An Enticing Release from Emily Duncan and Randall Woolf
- R.A.G.
- Jul 23
- 3 min read

A new set of songs from Emily Duncan and Randall Woolf brings together the gorgeous textures of flute, piano, violin, cello, and more, all put together with elements of narration that tell intimate stories and pull the listener in with orchestrated and beautifully woven arrangements that come through with a heavy-handed intrigue and subtle undertone.
The record opens up with "everything is green", which is a beautiful piece of music that brings together piano, flute, and vocals along with that narration.
As the piece unfolds, you get pulled into this world and story, listening to the narration but also feeling the mood that the flute and piano set as the tonalities are warm, acoustic, and somehow welcoming.
This was a beautiful piece of music, especially to open the record with, because you get pulled into it quite easily, and once you are embedded in this atmosphere, you don't want to leave it.
I feel like that's part of what makes this whole thing so special.
It surrounds you and sort of swallows you up, but in a good way.
I adore any pieces of music that let you escape into someone else's world, and this is a perfect example of exactly that.
The second piece is called "scott somebody".
This piece of music focuses a lot more on just the flute, at times bringing layers of the instrument together to create different moods and settings, all while you have samples of narration throughout its course.
What's beautiful to me about this track is that it's a piece dedicated to a person named Scott Johnson, and I'm assuming those samples are from him.
As the song plays through you get the tenderness and emotional backbone that pushes through, especially towards the second half of the song when things can feel slightly more sullen at times, but still have that brightness or light at the end of the tunnel.
This is a song that invites you in a sense.
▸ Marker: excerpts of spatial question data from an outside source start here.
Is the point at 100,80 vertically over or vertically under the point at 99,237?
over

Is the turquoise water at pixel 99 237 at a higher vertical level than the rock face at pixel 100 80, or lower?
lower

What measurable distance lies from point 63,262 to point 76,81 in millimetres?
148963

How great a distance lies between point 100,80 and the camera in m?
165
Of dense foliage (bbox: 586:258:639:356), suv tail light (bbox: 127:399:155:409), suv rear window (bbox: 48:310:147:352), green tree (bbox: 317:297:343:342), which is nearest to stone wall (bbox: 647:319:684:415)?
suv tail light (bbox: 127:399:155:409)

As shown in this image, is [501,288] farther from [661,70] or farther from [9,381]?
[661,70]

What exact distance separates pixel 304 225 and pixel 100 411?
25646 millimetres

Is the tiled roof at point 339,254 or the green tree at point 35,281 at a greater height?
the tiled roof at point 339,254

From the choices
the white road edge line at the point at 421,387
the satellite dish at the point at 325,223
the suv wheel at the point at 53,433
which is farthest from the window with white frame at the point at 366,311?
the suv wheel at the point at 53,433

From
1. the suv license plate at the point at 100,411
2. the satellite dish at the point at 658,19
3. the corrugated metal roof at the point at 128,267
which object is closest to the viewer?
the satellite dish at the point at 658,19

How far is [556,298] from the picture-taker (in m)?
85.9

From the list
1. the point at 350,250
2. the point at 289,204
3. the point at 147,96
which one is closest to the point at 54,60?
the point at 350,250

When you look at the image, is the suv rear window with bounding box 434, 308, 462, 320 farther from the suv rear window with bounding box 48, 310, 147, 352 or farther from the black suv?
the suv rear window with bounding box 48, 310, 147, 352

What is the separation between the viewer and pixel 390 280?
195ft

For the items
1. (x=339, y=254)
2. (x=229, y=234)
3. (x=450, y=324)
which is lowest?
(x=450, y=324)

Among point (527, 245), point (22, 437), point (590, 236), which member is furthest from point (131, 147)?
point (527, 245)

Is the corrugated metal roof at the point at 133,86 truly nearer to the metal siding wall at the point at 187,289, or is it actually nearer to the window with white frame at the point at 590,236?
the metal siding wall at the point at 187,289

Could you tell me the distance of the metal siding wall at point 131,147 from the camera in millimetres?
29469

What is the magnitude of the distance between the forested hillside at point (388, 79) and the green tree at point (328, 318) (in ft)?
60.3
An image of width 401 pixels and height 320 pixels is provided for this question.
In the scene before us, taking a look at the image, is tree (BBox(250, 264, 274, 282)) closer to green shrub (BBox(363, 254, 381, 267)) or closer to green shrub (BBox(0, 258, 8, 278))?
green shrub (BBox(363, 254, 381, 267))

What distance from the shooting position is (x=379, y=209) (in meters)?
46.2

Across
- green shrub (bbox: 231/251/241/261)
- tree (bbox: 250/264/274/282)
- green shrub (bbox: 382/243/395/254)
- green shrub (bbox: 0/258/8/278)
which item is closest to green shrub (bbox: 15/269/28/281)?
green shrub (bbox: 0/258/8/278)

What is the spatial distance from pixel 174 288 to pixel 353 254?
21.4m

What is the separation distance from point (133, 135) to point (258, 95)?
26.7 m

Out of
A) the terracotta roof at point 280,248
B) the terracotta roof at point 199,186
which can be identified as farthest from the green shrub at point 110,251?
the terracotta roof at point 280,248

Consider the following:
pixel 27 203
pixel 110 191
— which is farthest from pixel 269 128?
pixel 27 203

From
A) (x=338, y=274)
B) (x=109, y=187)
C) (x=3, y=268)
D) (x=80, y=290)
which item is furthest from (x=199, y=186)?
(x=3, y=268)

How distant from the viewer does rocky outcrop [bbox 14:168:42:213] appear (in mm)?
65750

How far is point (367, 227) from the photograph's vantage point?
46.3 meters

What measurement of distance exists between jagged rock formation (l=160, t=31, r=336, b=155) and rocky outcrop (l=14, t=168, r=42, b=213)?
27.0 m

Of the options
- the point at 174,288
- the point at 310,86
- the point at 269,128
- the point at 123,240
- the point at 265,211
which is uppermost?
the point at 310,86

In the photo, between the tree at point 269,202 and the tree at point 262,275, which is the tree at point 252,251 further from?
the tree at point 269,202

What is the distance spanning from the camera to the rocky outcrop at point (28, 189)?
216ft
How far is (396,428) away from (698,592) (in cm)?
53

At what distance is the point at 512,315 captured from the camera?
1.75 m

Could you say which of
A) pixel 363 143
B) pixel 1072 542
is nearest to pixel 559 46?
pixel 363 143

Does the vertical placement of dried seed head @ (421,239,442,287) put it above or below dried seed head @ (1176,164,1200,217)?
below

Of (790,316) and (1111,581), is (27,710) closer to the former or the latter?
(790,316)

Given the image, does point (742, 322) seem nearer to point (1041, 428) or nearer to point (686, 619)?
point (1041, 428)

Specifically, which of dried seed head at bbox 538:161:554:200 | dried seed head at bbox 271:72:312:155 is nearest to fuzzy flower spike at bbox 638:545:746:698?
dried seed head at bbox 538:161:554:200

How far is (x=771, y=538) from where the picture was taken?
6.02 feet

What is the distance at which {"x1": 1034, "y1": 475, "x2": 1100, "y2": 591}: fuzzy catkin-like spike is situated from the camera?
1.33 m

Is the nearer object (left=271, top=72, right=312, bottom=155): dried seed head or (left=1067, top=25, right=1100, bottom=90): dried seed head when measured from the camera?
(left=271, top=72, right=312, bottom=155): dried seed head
It lets you know that you can float alongside the tones you're hearing and the beautiful tonality of the flute, along with its intense performances, really sound amazing when layered the way that she does it.
Emily Duncan is the flutist on the record and certainly doesn't hold much back in the way of expanding the instrument's capabilities and utilizing it to express that emotion.
Probably the most intriguing and alluring track on the record is its closing one called "native tongues", as the song lends a hand to all kinds of different approaches wrapped up into one piece of music.
You have a beatbox, mouthed beat providing the backbone and percussion of the track, and gorgeous stringed instruments like viola, violin, and cello, along with bass, all involved in this track alone.
This was outside the box from the rest of the record, but if you really listen to it all the way through, each track has its own aesthetic.
This piece in particular has a little swagger to it. It's got Jive, Jazz undertones, and showcases other sides to Emily's Inspirations and performance.
I love hearing this one because I just wasn't expecting it, and it came together amazingly.
The performers throughout the record include Drake Driscoll on cello, Jay Julio on viola, Jocelyn Zhu on violin, and Catherine Kyu Heon Kim, who also performs violin.Â
Tyler Vittoria performs bass, Kathleen Supove on piano, Rinde Eckert doing narration, and includes conductor Zach Nicely, among others.
Altogether this was absolutely gorgeous and takes you on quite a musical Journey with each piece.
Dive into this record as soon as you can and let it take you where it will.